Hepatitis C

Posted by in Health on Jun 16, 2017

Hepatitis C, based on the World Health Organization fact sheet, is a liver disease caused by the hepatitis C virus, which is bloodborne. An estimated 71 million people (around the globe) have chronic hepatitis C infection and approximately 399, 000 people die each year due to this illness (in the U.S., about 3.5 million people have the disease).

Many of those affected with Hepatitis C are not in the know that they have the disease due to absence of symptoms. Those who experience symptoms, however, these can include:

  • Pain in the stomach or abdomen;
  • Soreness around the liver;
  • Dark urine;
  • A sore or achy feeling all over the body;
  • Decreased appetite;
  • Chronic fatigue or sleepiness; and/or,
  • Yellowing of the eyes.

Food, water, and casual contact do cause the spread of Hepatitis C. The virus is rather spread through the blood or body fluids of an infected person, and through the following:

  • Sharing drugs and needles with someone who has the disease;
  • Having sex, especially if you have an STD, an HIV infection, several partners, or have rough sex;
  • Getting stuck by an infected needle; and,
  • Birth — a mother passing it to her child.

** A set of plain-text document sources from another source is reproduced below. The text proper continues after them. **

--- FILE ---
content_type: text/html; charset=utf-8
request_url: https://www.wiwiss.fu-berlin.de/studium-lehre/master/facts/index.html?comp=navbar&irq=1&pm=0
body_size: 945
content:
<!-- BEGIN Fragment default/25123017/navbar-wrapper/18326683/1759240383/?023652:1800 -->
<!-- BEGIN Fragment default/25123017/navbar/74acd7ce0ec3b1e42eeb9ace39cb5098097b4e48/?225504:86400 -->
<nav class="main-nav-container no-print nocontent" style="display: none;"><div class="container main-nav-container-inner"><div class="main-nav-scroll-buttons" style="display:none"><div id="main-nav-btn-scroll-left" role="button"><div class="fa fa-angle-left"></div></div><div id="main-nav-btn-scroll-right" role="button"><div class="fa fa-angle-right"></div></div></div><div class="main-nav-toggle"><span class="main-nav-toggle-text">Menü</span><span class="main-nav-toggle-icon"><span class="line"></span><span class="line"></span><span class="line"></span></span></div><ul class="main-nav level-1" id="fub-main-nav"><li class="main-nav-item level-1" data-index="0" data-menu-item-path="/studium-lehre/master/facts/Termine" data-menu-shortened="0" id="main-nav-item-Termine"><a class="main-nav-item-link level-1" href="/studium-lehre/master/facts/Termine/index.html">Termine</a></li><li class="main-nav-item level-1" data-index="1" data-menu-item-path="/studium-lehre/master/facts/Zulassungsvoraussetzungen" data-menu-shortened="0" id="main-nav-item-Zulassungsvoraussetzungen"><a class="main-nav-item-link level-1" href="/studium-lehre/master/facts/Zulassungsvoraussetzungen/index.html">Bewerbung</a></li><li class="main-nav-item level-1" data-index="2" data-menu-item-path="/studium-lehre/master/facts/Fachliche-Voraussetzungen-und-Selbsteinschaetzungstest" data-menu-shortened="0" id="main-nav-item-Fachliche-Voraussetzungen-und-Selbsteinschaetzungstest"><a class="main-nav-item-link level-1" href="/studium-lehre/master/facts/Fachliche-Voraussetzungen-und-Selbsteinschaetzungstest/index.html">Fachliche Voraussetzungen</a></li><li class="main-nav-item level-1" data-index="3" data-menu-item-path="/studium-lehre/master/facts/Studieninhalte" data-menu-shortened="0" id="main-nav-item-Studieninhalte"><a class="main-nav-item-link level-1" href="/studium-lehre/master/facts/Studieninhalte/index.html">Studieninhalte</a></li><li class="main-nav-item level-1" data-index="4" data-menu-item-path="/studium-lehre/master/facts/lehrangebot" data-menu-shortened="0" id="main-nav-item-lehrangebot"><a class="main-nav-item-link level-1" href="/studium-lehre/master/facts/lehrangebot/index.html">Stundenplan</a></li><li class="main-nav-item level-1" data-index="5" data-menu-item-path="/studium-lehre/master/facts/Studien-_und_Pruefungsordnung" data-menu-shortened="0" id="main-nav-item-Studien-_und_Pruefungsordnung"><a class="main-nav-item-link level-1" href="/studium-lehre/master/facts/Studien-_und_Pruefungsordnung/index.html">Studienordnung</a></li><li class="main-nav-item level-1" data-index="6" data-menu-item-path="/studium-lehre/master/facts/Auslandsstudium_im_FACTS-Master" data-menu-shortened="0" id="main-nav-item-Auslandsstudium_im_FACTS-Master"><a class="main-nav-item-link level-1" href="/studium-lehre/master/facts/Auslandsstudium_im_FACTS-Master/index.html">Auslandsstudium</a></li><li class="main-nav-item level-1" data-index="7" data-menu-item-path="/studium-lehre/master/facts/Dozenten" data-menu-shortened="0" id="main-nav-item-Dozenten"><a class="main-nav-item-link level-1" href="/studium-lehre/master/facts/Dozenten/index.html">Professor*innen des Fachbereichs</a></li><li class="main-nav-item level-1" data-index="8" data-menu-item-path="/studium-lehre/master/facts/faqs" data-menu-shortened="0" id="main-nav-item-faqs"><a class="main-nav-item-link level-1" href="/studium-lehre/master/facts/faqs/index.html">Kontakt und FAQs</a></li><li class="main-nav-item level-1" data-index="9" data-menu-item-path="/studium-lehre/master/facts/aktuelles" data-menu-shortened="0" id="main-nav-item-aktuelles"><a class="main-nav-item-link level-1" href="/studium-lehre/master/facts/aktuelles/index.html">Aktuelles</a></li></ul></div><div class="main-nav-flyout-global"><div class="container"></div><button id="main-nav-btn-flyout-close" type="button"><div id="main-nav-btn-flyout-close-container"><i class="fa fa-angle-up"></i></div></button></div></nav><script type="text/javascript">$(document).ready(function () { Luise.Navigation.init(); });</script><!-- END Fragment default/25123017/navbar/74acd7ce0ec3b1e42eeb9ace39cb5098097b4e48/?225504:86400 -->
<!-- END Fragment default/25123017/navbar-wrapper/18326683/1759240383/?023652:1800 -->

According to the Centers for Disease Control and Prevention (CDC), it is important that you get tested for the disease if you:

  • Received blood from a donor who had the disease.
  • Have ever injected drugs.
  • Had a blood transfusion or an organ transplant before July 1992.
  • Received a blood product used to treat clotting problems before 1987.
  • Were born between 1945 and 1965.
  • Have been on long-term kidney dialysis.
  • Have HIV.
  • Were born to a mother with hepatitis C.

According to a Glendale Hepatitis C doctor, individuals with Hepatitis C should focus on avoiding alcohol consumption and following a healthy, balanced diet. In addition, new antiviral medications are often effective in controlling the virus and curing Hepatitis, enabling you to live your life and resume normal activities.

In serious cases of Hepatitis C, a liver transplant may be the most effective option, but this is not required in most cases (especially if it is caught and treated early).